Any person carrying on business in Hong Kong is required to obtain a Business Registration Certificate from the Hong Kong tax authority (“IRD”) within one month from commencement of business. This is the primary source of information to the IRD in respect of new businesses. In Hong Kong, the principal forms of business are:
Sole Proprietorship
It is open for any individual to engage in business in his own right. Apart from the need to satisfy certain qualification requirements in certain professions the main legal matter is the need to register the business name and obtain a Business Registration Certificate.
Partnership
Partnerships are governed by the Partnership Ordinance and the Limited Partnership Ordinance, both of which are based upon the equivalent English Acts. If a Limited Partnership is formed the liability of some partners can be limited as long as they do not take part in the active management of the partnership.
Limited Liability Company
It is normal for a business based in Hong Kong to be carried on by a company incorporated in Hong Kong.

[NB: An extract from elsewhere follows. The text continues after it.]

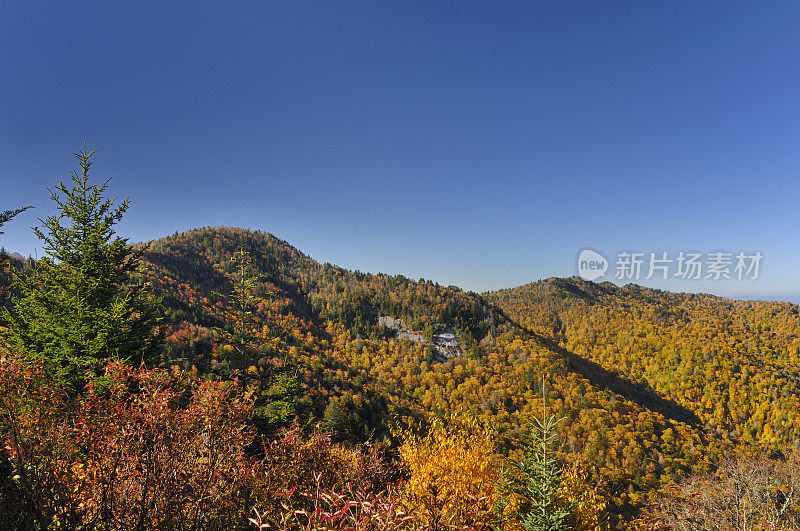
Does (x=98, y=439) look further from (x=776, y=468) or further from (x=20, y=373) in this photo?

A Hong Kong company requires a minimum of one director (with at least one director being natural person), one shareholder, a company secretary and a registered office. The director(s) and shareholder(s) can be a corporation or an individual of any nationality while the company secretary must be resident (for individual) or incorporated (for corporation) in Hong Kong and the registered office must be in Hong Kong.
Directors' Responsibilities - Company directors are responsible for ensuring that the company maintains proper books of account and for preparing financial statements which give a true and fair view, and have been prepared in compliance with the Hong Kong Companies Ordinance. The company’s books of account and other relevant records and related information are all important documents required by auditors for examination during the course of audit work.
Statutory Audit - Every company incorporated in Hong Kong must have its financial accounts audited by auditors registered under the Professional Accountants Ordinance (PAO) annually. For private companies, the audited accounts should be laid before shareholders at the annual general meeting (AGM), or should be sent to the shareholders (in case that the company is not required to hold AGM), within 9 months (6 months for other companies) after its financial year-end. There is no mandatory year-end date for Hong Kong companies, but 31 March and 31 December are the more common ones.
Branch or Representative Office of a Foreign Corporation
Under the Companies Ordinance, where a non-Hong Kong company has established a place of business in Hong Kong, it must register with the Companies Registry within one month. A branch of a foreign company is not a separate legal entity from the parent. A representative office of a foreign company cannot engage in profit-making activities.